Dünya birliği için kölelik, feodalizm, kanlı haçlı seferleri, insan hayatının değerinin olmaması, toplu idamlar geçmişte kalsa da bir çok halklar şimdi de diktatörlerden vazgeçemiyorlar. Sonuçta yeni diktatörlük biçimleri yarandı: Kapitalizm ve komunizm. Böyle zannediyorum ki savaş ve katliam korkusu nesilden nesile aktarılıyor.

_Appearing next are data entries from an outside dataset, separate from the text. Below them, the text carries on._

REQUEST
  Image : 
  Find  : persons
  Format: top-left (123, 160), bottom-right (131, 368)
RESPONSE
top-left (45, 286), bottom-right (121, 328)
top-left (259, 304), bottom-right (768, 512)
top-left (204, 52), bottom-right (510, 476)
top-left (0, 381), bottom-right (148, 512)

“Bir savaş olmasın” düşüncesi 1941-1945 savaşları zamanından değil daha önceden yaranmış. Başkurt halkı defalarca isyan etmiş, bu nedenle de Tengricilik felsefesinin, kendi doğal servetlerinin idareciliğini, özgelişim hukukunu yitirmişdir. Bu yönden baktığımızda Başkurdistan`da itiraz ruhunun yüksek olması ve ahalinin karşıt tabakasının aktifliğinin doğal bir şey olduğunu görüyoruz. Çünkü zengin servetlerimiz olsa da o servetleri kendi gelişimimiz için kullanamıyoruz. Bizim hiçbir hakkımız yok. Halk, Moskova`dan atanmış başkanların faaliyetini izlemekle yetiniyor.”